→ Available records
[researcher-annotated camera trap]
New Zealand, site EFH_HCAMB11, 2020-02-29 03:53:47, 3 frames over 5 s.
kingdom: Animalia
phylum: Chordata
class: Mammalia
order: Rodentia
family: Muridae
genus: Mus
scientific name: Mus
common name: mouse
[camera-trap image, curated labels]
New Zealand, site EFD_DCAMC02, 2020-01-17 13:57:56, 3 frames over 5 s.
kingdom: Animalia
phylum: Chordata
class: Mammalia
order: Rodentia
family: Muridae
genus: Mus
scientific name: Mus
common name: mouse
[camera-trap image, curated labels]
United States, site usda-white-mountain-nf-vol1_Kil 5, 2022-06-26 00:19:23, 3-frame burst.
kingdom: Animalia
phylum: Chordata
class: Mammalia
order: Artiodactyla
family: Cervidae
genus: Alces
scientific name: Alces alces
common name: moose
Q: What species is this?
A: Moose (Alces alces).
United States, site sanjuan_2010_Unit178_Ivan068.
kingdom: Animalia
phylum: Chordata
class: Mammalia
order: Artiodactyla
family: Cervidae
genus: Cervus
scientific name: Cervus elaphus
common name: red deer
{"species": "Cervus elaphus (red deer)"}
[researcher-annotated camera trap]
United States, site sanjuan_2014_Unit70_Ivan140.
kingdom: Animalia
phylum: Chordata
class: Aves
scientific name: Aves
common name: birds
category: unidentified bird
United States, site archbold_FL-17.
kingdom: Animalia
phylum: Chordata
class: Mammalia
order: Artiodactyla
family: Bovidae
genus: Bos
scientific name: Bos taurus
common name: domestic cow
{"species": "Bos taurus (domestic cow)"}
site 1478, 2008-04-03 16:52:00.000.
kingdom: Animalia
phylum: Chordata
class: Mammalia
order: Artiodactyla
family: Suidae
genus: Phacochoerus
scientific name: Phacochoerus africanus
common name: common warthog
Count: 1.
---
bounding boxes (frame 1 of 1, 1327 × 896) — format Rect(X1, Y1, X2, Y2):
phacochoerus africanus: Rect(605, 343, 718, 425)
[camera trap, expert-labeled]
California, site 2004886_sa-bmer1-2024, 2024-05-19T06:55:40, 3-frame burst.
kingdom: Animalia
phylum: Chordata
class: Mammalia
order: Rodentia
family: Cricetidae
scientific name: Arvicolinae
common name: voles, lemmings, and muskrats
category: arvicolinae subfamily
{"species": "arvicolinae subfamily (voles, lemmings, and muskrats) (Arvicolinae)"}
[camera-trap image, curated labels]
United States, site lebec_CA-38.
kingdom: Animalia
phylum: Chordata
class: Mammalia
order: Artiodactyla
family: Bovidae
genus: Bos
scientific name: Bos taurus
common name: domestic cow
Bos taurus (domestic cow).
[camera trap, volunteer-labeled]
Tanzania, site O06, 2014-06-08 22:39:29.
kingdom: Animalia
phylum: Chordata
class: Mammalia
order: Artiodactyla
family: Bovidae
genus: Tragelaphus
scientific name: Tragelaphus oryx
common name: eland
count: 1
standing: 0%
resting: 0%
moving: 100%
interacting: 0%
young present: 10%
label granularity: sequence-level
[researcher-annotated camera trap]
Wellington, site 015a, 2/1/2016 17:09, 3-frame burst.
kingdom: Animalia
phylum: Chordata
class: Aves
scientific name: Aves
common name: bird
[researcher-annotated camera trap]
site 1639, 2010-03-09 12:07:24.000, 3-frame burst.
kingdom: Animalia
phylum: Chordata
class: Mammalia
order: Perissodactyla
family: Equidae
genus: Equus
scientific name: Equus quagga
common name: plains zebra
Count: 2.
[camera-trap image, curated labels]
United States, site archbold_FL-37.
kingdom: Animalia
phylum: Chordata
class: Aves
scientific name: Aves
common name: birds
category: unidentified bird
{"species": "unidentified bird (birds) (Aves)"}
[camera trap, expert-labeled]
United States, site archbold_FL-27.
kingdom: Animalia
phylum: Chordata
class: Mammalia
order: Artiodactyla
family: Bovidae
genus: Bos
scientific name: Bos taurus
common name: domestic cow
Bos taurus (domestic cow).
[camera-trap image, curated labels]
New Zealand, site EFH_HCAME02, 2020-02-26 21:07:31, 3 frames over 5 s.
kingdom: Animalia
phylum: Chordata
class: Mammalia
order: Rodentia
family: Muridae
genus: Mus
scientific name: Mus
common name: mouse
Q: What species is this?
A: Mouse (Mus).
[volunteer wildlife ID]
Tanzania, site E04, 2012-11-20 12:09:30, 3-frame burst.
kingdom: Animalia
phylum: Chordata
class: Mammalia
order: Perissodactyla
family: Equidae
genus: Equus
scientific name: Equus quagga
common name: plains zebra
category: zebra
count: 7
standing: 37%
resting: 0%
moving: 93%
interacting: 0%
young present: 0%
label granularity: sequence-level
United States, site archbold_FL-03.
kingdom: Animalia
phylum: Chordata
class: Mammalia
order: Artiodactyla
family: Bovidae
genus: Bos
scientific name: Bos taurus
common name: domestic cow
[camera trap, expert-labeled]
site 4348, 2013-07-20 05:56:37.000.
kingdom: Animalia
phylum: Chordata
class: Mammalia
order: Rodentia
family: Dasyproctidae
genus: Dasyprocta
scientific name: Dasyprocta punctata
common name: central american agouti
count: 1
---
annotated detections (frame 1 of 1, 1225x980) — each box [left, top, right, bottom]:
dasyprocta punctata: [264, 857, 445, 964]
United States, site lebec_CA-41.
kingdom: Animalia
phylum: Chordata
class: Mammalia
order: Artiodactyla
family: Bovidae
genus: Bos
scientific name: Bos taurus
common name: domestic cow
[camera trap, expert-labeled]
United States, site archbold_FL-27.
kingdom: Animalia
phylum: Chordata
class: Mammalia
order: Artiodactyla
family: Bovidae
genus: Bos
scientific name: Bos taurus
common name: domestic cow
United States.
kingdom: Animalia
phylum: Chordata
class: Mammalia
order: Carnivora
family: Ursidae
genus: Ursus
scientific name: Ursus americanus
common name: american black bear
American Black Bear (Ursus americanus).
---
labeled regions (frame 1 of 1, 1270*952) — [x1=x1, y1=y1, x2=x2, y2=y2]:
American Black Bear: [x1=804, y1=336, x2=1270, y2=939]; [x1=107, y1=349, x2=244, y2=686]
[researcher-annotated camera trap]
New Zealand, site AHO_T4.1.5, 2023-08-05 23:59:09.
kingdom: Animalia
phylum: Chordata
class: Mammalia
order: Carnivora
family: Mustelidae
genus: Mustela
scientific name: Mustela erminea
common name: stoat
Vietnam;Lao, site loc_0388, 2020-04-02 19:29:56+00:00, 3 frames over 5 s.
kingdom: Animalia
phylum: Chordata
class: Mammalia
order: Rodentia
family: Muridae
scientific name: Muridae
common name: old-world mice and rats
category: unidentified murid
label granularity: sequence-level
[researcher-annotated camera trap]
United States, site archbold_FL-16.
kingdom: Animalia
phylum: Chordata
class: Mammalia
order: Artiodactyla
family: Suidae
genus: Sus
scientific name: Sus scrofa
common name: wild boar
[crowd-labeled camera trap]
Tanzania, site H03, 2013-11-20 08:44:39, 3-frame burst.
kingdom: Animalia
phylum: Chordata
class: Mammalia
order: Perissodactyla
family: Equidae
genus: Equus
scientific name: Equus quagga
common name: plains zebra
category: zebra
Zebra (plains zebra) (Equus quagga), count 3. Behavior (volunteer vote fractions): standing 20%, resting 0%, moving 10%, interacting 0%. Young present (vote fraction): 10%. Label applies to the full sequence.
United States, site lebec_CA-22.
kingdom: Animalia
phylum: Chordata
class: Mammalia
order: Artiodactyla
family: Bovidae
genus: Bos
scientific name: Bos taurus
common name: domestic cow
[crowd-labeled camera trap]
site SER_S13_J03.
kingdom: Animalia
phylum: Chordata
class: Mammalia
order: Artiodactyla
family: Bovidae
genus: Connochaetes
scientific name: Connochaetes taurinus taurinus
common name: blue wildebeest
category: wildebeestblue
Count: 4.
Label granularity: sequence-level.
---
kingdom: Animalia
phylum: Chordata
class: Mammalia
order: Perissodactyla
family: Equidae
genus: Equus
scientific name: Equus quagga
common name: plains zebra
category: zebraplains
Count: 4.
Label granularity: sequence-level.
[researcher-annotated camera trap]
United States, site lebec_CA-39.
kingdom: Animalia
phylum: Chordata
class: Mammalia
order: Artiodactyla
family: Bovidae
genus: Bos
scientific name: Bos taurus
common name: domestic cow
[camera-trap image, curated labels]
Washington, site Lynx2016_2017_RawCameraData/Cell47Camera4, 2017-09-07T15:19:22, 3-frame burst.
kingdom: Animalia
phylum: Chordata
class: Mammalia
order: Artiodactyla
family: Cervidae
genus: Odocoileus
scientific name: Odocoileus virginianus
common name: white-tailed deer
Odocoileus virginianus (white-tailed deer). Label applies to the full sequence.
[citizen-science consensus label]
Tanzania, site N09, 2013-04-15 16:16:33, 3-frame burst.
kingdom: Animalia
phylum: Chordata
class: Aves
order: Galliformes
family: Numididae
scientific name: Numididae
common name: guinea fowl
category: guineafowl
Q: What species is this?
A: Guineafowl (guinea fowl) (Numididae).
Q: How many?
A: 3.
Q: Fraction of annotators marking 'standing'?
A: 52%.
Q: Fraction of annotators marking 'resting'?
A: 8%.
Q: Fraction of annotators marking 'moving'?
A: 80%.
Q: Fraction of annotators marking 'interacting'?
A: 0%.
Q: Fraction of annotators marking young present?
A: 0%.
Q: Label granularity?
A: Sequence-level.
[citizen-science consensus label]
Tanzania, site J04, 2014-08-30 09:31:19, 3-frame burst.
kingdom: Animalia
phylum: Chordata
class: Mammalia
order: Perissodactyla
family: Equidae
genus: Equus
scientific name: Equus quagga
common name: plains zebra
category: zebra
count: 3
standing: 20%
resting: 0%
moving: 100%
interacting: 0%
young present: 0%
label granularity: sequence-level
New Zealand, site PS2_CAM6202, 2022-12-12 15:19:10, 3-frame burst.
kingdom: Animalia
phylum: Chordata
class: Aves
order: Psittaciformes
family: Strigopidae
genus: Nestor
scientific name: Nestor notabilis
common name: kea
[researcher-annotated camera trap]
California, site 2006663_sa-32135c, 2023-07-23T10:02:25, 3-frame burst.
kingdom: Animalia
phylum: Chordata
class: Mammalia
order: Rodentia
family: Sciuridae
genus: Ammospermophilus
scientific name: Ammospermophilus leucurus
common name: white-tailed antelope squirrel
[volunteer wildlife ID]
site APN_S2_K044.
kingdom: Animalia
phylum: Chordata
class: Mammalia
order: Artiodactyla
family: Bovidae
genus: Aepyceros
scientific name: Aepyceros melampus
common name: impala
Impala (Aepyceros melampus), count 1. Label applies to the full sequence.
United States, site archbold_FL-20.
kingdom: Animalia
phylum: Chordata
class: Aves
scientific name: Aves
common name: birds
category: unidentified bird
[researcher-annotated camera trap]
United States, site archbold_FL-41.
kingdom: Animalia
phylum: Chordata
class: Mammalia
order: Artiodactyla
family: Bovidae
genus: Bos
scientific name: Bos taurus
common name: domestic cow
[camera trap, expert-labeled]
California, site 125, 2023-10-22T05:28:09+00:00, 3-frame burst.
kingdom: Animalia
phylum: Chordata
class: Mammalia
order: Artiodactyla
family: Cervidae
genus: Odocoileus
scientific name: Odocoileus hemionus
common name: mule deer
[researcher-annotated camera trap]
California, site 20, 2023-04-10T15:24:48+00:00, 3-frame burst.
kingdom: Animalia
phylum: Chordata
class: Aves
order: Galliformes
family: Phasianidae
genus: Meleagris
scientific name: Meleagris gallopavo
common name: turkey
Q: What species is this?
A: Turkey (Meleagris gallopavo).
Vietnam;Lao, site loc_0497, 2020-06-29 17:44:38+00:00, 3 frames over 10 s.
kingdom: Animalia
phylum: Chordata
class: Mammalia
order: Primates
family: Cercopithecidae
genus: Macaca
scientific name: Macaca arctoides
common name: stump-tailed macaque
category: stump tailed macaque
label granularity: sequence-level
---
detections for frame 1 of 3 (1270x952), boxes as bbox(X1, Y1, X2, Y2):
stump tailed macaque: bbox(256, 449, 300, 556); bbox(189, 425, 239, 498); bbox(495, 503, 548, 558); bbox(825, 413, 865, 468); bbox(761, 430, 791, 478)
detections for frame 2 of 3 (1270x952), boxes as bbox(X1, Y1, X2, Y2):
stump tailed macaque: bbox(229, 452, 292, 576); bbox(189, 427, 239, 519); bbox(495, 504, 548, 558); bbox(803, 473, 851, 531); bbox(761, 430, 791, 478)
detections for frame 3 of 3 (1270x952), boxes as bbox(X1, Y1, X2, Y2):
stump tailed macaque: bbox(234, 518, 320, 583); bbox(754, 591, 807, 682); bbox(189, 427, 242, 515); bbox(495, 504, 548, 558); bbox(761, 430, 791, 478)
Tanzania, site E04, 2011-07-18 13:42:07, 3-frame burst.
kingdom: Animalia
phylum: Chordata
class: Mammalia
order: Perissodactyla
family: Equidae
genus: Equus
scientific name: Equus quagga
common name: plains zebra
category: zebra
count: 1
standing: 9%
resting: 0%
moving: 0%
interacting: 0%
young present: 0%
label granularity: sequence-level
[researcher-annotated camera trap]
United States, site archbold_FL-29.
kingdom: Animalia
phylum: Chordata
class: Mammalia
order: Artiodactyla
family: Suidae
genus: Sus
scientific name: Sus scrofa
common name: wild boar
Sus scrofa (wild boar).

→ Assigned task
Retype only this range exactly: the first line of the data through the line where "category: arvicolinae subfamily" appears.

→ Final answer
[researcher-annotated camera trap]
New Zealand, site EFH_HCAMB11, 2020-02-29 03:53:47, 3 frames over 5 s.
kingdom: Animalia
phylum: Chordata
class: Mammalia
order: Rodentia
family: Muridae
genus: Mus
scientific name: Mus
common name: mouse
[camera-trap image, curated labels]
New Zealand, site EFD_DCAMC02, 2020-01-17 13:57:56, 3 frames over 5 s.
kingdom: Animalia
phylum: Chordata
class: Mammalia
order: Rodentia
family: Muridae
genus: Mus
scientific name: Mus
common name: mouse
[camera-trap image, curated labels]
United States, site usda-white-mountain-nf-vol1_Kil 5, 2022-06-26 00:19:23, 3-frame burst.
kingdom: Animalia
phylum: Chordata
class: Mammalia
order: Artiodactyla
family: Cervidae
genus: Alces
scientific name: Alces alces
common name: moose
Q: What species is this?
A: Moose (Alces alces).
United States, site sanjuan_2010_Unit178_Ivan068.
kingdom: Animalia
phylum: Chordata
class: Mammalia
order: Artiodactyla
family: Cervidae
genus: Cervus
scientific name: Cervus elaphus
common name: red deer
{"species": "Cervus elaphus (red deer)"}
[researcher-annotated camera trap]
United States, site sanjuan_2014_Unit70_Ivan140.
kingdom: Animalia
phylum: Chordata
class: Aves
scientific name: Aves
common name: birds
category: unidentified bird
United States, site archbold_FL-17.
kingdom: Animalia
phylum: Chordata
class: Mammalia
order: Artiodactyla
family: Bovidae
genus: Bos
scientific name: Bos taurus
common name: domestic cow
{"species": "Bos taurus (domestic cow)"}
site 1478, 2008-04-03 16:52:00.000.
kingdom: Animalia
phylum: Chordata
class: Mammalia
order: Artiodactyla
family: Suidae
genus: Phacochoerus
scientific name: Phacochoerus africanus
common name: common warthog
Count: 1.
---
bounding boxes (frame 1 of 1, 1327 × 896) — format Rect(X1, Y1, X2, Y2):
phacochoerus africanus: Rect(605, 343, 718, 425)
[camera trap, expert-labeled]
California, site 2004886_sa-bmer1-2024, 2024-05-19T06:55:40, 3-frame burst.
kingdom: Animalia
phylum: Chordata
class: Mammalia
order: Rodentia
family: Cricetidae
scientific name: Arvicolinae
common name: voles, lemmings, and muskrats
category: arvicolinae subfamily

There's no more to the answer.